EXERCISE INSTRUCTIONS: Count the lines in the records below that contain the string "fence" and give only that number.

Data listing
::::::::

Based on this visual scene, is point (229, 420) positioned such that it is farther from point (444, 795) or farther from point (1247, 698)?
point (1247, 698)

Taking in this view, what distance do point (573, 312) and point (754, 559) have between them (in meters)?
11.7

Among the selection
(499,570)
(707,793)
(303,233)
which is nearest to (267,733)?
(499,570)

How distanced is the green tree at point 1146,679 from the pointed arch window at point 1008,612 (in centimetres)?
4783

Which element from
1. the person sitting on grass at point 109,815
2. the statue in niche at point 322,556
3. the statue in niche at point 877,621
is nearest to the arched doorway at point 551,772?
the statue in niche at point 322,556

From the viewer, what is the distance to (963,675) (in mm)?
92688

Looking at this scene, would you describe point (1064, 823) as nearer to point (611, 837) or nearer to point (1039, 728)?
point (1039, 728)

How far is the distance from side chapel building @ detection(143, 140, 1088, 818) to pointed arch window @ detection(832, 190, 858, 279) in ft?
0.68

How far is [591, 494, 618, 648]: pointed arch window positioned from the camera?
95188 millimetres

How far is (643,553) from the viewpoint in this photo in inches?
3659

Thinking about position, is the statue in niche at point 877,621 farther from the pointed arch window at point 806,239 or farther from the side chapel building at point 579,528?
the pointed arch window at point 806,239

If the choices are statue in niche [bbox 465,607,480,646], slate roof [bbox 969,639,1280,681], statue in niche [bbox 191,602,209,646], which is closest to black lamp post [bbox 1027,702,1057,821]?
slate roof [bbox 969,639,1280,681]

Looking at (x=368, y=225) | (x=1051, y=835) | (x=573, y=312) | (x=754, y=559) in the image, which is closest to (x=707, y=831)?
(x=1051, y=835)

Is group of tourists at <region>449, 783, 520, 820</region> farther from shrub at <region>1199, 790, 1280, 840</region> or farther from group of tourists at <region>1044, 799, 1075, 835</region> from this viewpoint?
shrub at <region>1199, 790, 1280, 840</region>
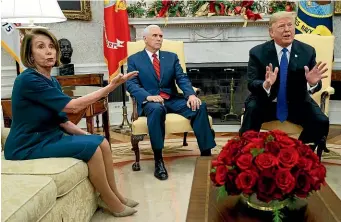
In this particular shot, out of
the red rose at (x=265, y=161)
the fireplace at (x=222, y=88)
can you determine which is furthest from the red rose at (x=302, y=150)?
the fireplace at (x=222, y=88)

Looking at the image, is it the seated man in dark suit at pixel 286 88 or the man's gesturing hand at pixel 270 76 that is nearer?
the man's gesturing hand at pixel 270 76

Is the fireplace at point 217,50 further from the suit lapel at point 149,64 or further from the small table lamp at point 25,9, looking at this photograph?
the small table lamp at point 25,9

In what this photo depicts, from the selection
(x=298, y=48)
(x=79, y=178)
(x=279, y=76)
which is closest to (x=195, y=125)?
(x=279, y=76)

::::::::

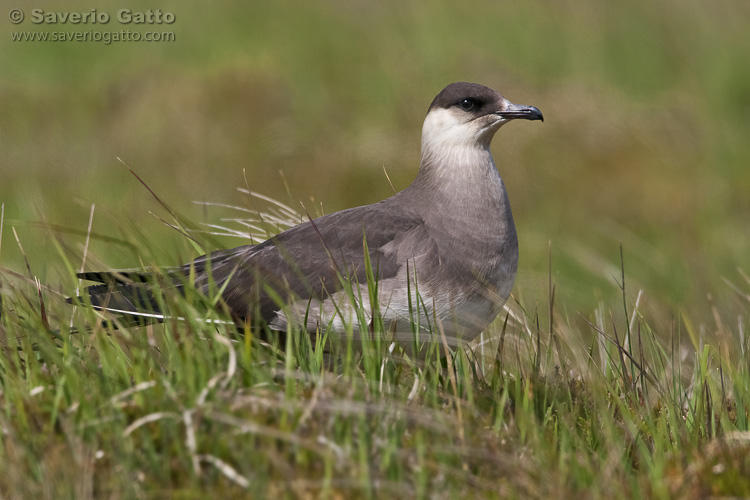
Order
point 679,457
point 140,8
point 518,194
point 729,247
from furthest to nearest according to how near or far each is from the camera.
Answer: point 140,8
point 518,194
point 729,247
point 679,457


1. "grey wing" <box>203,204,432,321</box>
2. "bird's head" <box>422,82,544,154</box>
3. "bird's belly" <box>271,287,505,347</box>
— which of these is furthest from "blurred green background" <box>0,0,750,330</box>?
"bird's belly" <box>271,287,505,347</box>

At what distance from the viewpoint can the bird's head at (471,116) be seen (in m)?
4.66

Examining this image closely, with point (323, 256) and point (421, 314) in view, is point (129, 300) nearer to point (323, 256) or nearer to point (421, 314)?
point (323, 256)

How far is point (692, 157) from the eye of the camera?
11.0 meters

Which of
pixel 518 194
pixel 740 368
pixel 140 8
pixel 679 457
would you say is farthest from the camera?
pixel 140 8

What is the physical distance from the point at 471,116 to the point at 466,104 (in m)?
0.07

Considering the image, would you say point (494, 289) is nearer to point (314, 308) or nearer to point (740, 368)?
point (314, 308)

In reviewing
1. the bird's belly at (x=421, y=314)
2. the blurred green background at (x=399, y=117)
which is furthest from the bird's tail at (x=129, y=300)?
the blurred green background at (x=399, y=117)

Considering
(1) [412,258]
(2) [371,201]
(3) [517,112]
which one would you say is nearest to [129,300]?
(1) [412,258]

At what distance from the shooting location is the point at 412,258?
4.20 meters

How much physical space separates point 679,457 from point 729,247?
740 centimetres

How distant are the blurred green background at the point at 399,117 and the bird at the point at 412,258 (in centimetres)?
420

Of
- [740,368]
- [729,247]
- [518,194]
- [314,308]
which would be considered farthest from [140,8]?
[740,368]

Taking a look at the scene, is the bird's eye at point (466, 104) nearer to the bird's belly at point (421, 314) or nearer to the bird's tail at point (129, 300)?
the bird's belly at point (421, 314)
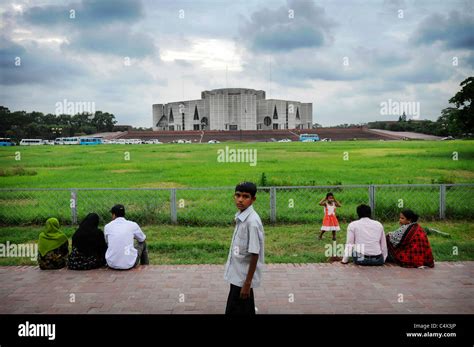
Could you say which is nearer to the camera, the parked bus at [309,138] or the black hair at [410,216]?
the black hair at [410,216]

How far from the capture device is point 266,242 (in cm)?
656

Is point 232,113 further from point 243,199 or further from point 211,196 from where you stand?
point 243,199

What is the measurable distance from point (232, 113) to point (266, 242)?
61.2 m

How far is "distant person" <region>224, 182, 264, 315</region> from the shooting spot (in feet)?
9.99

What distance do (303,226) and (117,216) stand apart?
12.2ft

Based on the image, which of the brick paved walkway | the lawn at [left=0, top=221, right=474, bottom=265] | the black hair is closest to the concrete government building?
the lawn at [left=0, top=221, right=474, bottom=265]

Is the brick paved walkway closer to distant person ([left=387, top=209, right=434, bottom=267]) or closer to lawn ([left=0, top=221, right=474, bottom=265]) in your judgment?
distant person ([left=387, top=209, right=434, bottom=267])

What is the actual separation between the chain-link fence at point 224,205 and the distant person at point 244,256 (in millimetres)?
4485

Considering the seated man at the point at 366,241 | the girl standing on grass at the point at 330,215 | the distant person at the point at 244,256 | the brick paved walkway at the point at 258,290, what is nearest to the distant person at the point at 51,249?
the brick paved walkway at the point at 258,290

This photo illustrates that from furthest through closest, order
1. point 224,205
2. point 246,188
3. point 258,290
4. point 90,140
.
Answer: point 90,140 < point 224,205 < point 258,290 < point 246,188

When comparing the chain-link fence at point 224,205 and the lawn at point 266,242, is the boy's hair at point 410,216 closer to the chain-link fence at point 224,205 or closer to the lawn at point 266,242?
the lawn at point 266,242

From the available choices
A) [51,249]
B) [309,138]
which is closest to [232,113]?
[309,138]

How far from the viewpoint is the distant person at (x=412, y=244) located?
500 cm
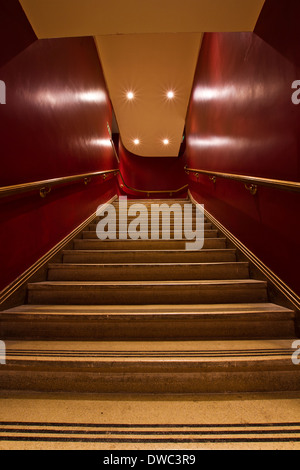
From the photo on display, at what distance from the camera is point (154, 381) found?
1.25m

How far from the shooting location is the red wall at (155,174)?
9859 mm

::::::::

SOLUTION FOR THIS TASK: 2